**Passage provided**

Self-sampling is widely used in health care for other conditions, such as the management of diabetes and the diagnosis of HIV.

Covid-19 antibody tests are regularly improving in terms of accuracy, though their usability by members of the public remains untested.

Professor the Lord Darzi, FRS, Director of the Institute of Global Health Innovation and the sponsor of the programme at Imperial College London, said: “Short of a vaccine, testing is the only way out of lockdown. But the testing landscape is like the Wild West with no rules, no standards and widely varying reliability.

“Even the most accurate test is useless unless it is usable.

“With this ambitious programme, the biggest in England, we aim to establish a viable testing programme on which the government can rely.”

Professor Paul Elliott, FMedSci, Director of the programme at Imperial College London, added: “Community testing is a vital next step in ongoing efforts to mitigate the pandemic, but to be successful this must be based on robust scientific evidence.

“Through this important programme we will gather the critical knowledge base necessary to underpin community testing programmes and facilitate a greater understanding of the prevalence of Covid-19 in the UK.”

In the first part of the programme (Real-time Assessment of Community Transition or REACT-1), 100,000 randomly selected people from 315 local authorities across England will be invited to provide nose and throat swabs, which will be tested for antigens indicating presence of the virus. This kind of test will look for evidence someone is currently infected with the coronavirus.

READ MORE: Coronavirus testing to be further expanded to protect most vulnerable

The programme’s second part (REACT-2) will assess a number of different antibody tests for their accuracy and ease of use at home. First, the antibody test will be carried out on volunteers from Imperial College Healthcare NHS Trust who are known to have had the virus to establish the accuracy. Three hundred public volunteers will also be given a sample test to self-administer, which requires them to place a finger prick of blood in a cassette, add a dye and read off the result, to assess its acceptability and whether they understand the guidance on how it is used.

If successful, the test will then be distributed to a larger cohort of up to 10,000 people. The aim is solely to ensure that people can properly self-administer the test rather than provide an accurate assessment of antibody levels.

A further stage will involve up to 5,000 key workers, who will both self-test and have the test administered by a health professional. These results will also be compared with the results of blood samples from participants tested in the laboratory. This will provide more information about the accuracy of the tests.

Provided the antibody self-testing is found to work with a high degree of accuracy, acceptability and usability, it will be rolled out to 100,000 people later this year to provide an indication of the prevalence of Covid-19 based on the presence of coronavirus antibodies.

**Data entries**
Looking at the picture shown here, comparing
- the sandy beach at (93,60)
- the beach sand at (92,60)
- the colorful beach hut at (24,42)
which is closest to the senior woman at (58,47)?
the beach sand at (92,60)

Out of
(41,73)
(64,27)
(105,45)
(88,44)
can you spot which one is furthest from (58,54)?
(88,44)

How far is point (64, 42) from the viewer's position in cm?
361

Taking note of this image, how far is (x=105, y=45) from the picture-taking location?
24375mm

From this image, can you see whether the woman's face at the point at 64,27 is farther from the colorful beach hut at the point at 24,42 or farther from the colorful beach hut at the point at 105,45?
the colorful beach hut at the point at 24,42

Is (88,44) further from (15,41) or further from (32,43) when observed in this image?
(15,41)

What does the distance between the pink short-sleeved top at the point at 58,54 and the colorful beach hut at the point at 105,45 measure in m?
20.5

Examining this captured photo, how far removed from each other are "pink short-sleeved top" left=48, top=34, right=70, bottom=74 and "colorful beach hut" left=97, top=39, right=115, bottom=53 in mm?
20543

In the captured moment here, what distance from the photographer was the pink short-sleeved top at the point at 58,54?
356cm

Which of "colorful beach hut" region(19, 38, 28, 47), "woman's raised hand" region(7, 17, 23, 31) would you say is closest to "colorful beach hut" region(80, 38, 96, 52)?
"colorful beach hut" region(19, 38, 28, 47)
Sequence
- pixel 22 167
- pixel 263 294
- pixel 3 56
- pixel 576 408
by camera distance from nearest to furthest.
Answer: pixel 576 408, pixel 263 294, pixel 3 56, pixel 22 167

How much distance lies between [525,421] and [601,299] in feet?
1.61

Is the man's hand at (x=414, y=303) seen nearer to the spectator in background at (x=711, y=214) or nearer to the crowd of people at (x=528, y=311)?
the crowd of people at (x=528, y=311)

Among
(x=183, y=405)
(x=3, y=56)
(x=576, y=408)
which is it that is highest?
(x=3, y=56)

**To do**
Answer these questions from the passage on Covid-19 testing:
1. How many randomly selected people will be invited to give swabs in REACT-1?
2. How many public volunteers will be given a sample test to self-administer?
3. Up to how many key workers will take part in the further stage?

**Solution to this task**
1. 100,000
2. Three hundred
3. Up to 5,000